■ INSTRUCTIONS FOR THE TASK:
Every line of the entries below from the one containing "В.И. Кайнов, А.А. Смольяков" to the one containing "to Step 4 |", both ends included, must be written out exactly. No other line belongs in the answer.

■ AVAILABLE DATA:
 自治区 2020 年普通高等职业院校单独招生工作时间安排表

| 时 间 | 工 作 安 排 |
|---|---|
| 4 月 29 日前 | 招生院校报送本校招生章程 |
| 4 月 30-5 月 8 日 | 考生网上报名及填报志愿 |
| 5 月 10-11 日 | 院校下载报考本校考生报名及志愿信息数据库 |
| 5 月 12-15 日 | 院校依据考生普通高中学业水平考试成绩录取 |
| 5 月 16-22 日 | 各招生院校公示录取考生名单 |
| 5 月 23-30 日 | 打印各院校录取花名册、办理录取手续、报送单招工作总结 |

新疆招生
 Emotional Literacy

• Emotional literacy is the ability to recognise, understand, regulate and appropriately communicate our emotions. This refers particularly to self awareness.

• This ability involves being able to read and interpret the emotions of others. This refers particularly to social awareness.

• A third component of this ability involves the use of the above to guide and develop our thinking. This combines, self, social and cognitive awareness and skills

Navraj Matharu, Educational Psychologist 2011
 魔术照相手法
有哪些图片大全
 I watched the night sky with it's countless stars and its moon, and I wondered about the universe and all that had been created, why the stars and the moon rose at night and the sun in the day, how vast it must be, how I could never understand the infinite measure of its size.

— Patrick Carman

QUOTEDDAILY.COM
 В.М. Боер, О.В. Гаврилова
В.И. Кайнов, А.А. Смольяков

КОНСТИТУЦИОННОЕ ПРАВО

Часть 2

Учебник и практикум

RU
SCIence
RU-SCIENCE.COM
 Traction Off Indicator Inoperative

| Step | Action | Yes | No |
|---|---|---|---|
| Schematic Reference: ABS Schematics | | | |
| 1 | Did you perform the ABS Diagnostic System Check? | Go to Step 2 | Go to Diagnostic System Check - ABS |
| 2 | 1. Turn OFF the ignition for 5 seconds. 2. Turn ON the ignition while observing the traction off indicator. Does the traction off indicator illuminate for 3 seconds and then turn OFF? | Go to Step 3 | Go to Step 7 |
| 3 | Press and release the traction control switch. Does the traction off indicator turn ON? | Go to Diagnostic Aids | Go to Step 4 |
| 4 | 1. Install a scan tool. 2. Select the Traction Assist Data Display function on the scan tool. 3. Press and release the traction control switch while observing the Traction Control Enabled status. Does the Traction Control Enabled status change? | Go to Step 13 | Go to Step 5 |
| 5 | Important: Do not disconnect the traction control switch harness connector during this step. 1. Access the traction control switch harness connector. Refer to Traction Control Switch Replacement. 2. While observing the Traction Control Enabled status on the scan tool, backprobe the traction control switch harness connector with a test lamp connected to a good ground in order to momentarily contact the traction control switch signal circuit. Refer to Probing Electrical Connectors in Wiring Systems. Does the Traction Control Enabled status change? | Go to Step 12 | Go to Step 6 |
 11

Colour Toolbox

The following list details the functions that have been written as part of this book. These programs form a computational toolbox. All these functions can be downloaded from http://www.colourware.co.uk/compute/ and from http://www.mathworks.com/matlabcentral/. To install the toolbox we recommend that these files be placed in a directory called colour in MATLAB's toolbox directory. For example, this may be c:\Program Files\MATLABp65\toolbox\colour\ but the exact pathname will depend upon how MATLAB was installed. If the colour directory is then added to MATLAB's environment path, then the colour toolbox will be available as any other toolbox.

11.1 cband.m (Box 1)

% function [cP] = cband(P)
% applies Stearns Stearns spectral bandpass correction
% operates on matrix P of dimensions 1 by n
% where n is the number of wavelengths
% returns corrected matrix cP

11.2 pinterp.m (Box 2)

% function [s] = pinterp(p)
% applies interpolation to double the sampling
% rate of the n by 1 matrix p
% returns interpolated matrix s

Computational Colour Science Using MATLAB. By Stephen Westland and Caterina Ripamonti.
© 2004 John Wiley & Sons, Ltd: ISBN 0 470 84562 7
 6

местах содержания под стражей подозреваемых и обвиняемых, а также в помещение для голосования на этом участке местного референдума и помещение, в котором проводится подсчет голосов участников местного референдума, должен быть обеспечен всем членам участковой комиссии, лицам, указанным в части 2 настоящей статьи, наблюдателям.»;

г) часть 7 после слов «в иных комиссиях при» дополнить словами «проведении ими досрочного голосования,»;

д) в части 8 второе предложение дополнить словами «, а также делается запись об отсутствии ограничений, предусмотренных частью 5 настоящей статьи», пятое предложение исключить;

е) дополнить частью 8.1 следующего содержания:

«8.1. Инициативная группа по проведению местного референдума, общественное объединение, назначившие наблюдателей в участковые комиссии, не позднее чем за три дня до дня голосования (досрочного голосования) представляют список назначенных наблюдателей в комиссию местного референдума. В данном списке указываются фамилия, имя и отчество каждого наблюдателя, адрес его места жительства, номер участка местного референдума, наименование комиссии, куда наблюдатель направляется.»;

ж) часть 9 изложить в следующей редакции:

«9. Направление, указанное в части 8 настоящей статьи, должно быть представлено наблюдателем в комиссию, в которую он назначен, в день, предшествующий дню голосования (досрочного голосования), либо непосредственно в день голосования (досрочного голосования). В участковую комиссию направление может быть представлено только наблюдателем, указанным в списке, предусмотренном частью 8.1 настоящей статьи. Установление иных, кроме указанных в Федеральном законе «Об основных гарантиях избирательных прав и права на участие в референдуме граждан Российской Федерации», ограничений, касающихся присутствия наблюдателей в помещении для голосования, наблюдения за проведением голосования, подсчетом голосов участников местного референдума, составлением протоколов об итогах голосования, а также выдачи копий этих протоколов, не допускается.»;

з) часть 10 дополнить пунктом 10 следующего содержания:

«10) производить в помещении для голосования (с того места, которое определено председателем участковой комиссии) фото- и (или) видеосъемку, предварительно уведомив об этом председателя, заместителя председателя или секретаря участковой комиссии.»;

■ EXERCISE OUTPUT:
В.И. Кайнов, А.А. Смольяков

КОНСТИТУЦИОННОЕ ПРАВО

Часть 2

Учебник и практикум

RU
SCIence
RU-SCIENCE.COM
 Traction Off Indicator Inoperative

| Step | Action | Yes | No |
|---|---|---|---|
| Schematic Reference: ABS Schematics | | | |
| 1 | Did you perform the ABS Diagnostic System Check? | Go to Step 2 | Go to Diagnostic System Check - ABS |
| 2 | 1. Turn OFF the ignition for 5 seconds. 2. Turn ON the ignition while observing the traction off indicator. Does the traction off indicator illuminate for 3 seconds and then turn OFF? | Go to Step 3 | Go to Step 7 |
| 3 | Press and release the traction control switch. Does the traction off indicator turn ON? | Go to Diagnostic Aids | Go to Step 4 |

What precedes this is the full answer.